*WHAT IS EXPECTED*: Reproduce the entire listing word for word.

==================================================

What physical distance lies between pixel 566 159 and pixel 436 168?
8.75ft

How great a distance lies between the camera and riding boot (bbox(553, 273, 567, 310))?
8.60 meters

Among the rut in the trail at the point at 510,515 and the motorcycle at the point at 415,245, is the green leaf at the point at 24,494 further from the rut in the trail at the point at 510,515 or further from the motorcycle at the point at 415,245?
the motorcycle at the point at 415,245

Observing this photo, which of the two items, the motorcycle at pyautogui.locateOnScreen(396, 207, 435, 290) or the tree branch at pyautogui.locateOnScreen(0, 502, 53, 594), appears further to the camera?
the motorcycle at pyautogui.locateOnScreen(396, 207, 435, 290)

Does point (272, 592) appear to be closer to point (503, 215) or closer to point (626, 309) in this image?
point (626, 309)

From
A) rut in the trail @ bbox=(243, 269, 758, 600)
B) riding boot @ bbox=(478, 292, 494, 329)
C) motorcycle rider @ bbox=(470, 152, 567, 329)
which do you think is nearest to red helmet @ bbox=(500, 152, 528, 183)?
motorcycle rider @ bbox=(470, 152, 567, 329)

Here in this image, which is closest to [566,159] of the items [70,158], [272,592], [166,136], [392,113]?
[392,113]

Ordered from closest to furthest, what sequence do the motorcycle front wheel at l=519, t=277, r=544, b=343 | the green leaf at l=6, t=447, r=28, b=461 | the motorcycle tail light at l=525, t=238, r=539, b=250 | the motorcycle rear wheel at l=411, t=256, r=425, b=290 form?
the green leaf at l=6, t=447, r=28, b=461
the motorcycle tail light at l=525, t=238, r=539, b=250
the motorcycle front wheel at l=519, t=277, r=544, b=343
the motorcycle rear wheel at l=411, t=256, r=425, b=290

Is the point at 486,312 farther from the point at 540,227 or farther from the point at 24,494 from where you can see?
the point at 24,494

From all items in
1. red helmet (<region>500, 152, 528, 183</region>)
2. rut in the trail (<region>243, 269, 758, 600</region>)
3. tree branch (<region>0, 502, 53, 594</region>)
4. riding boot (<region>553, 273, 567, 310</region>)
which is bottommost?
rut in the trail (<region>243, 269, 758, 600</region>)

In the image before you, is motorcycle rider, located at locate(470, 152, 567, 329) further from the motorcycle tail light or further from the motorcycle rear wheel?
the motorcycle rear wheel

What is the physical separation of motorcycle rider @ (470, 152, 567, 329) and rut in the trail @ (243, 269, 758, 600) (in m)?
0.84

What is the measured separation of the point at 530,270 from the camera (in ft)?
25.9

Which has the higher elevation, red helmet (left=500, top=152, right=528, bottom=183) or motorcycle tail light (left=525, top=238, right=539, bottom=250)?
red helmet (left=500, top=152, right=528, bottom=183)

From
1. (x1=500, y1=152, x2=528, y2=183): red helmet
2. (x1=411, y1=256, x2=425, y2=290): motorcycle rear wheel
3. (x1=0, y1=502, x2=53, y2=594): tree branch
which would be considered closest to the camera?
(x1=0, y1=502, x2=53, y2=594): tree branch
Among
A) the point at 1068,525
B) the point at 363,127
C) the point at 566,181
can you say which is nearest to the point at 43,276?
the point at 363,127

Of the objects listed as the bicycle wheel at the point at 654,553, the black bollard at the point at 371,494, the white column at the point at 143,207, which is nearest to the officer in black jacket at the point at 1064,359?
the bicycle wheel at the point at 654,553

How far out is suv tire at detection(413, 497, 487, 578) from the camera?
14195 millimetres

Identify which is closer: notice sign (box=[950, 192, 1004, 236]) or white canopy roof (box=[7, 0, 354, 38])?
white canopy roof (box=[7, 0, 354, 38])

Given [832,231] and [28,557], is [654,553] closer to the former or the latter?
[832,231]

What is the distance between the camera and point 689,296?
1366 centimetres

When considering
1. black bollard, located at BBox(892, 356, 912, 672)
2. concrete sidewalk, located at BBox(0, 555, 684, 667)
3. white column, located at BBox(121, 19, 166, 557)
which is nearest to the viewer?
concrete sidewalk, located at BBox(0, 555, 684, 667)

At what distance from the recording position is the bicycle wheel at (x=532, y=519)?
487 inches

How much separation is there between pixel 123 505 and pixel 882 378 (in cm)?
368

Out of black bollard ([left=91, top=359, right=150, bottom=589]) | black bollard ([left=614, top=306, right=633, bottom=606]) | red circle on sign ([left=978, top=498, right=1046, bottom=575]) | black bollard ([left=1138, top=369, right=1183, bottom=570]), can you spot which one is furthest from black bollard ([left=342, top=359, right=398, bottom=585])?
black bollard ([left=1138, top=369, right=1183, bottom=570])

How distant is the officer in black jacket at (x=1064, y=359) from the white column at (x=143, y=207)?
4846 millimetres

==================================================

*TASK ANSWER*:
What physical distance lies between pixel 566 159 and pixel 436 168?
8.75ft

How great a distance lies between the camera and riding boot (bbox(553, 273, 567, 310))?
8.60 meters

Among the rut in the trail at the point at 510,515 and the motorcycle at the point at 415,245, is the green leaf at the point at 24,494 further from the rut in the trail at the point at 510,515 or further from the motorcycle at the point at 415,245?
the motorcycle at the point at 415,245

Observing this photo, which of the two items, the motorcycle at pyautogui.locateOnScreen(396, 207, 435, 290) or the tree branch at pyautogui.locateOnScreen(0, 502, 53, 594), appears further to the camera?
the motorcycle at pyautogui.locateOnScreen(396, 207, 435, 290)

Does point (272, 592) appear to be closer to point (503, 215) or closer to point (626, 309) in this image?
point (626, 309)

From
A) rut in the trail @ bbox=(243, 269, 758, 600)
B) riding boot @ bbox=(478, 292, 494, 329)
C) motorcycle rider @ bbox=(470, 152, 567, 329)
which do you think is nearest to red helmet @ bbox=(500, 152, 528, 183)?
motorcycle rider @ bbox=(470, 152, 567, 329)

Here in this image, which is closest to [566,159] of the items [70,158], [272,592], [166,136], [392,113]?
[392,113]

Ordered from closest to furthest, what sequence do the motorcycle front wheel at l=519, t=277, r=544, b=343 | the green leaf at l=6, t=447, r=28, b=461 | the motorcycle tail light at l=525, t=238, r=539, b=250 | the motorcycle rear wheel at l=411, t=256, r=425, b=290 form?
the green leaf at l=6, t=447, r=28, b=461
the motorcycle tail light at l=525, t=238, r=539, b=250
the motorcycle front wheel at l=519, t=277, r=544, b=343
the motorcycle rear wheel at l=411, t=256, r=425, b=290

Is the point at 486,312 farther from the point at 540,227 or farther from the point at 24,494 from where you can see?
the point at 24,494

From all items in
1. red helmet (<region>500, 152, 528, 183</region>)
2. rut in the trail (<region>243, 269, 758, 600</region>)
3. tree branch (<region>0, 502, 53, 594</region>)
4. riding boot (<region>553, 273, 567, 310</region>)
which is bottommost?
rut in the trail (<region>243, 269, 758, 600</region>)

In the image before you, is motorcycle rider, located at locate(470, 152, 567, 329) further from the motorcycle tail light or further from the motorcycle rear wheel?
the motorcycle rear wheel

What is the physical separation of motorcycle rider @ (470, 152, 567, 329) and rut in the trail @ (243, 269, 758, 600) (in m)?
0.84

What is the measured separation of the point at 530,270 from the camera (in ft)?
25.9

Which has the higher elevation, red helmet (left=500, top=152, right=528, bottom=183) or motorcycle tail light (left=525, top=238, right=539, bottom=250)?
red helmet (left=500, top=152, right=528, bottom=183)

From
1. (x1=500, y1=152, x2=528, y2=183): red helmet
2. (x1=411, y1=256, x2=425, y2=290): motorcycle rear wheel
3. (x1=0, y1=502, x2=53, y2=594): tree branch
which would be considered closest to the camera?
(x1=0, y1=502, x2=53, y2=594): tree branch
Among
A) the point at 1068,525
B) the point at 363,127
C) the point at 566,181
can you say which is nearest to the point at 43,276?
the point at 363,127

Of the objects listed as the bicycle wheel at the point at 654,553, the black bollard at the point at 371,494, the white column at the point at 143,207, which is nearest to the officer in black jacket at the point at 1064,359?
the bicycle wheel at the point at 654,553

How far out is suv tire at detection(413, 497, 487, 578) from the camera?
14195 millimetres

Identify which is closer: notice sign (box=[950, 192, 1004, 236]) or white canopy roof (box=[7, 0, 354, 38])?
white canopy roof (box=[7, 0, 354, 38])

Given [832,231] and [28,557], is [654,553] closer to the former or the latter?
[832,231]

What is the distance between the camera and point 689,296?
1366 centimetres

When considering
1. black bollard, located at BBox(892, 356, 912, 672)
2. concrete sidewalk, located at BBox(0, 555, 684, 667)
3. white column, located at BBox(121, 19, 166, 557)
which is nearest to the viewer?
concrete sidewalk, located at BBox(0, 555, 684, 667)

At what distance from the recording position is the bicycle wheel at (x=532, y=519)?
487 inches

How much separation is there between pixel 123 505 and pixel 882 378 (in cm)?
368

Out of black bollard ([left=91, top=359, right=150, bottom=589]) | black bollard ([left=614, top=306, right=633, bottom=606]) | red circle on sign ([left=978, top=498, right=1046, bottom=575]) | black bollard ([left=1138, top=369, right=1183, bottom=570]), can you spot which one is furthest from black bollard ([left=342, top=359, right=398, bottom=585])?
black bollard ([left=1138, top=369, right=1183, bottom=570])

How distant is the officer in black jacket at (x=1064, y=359) from the white column at (x=143, y=207)?
4846 millimetres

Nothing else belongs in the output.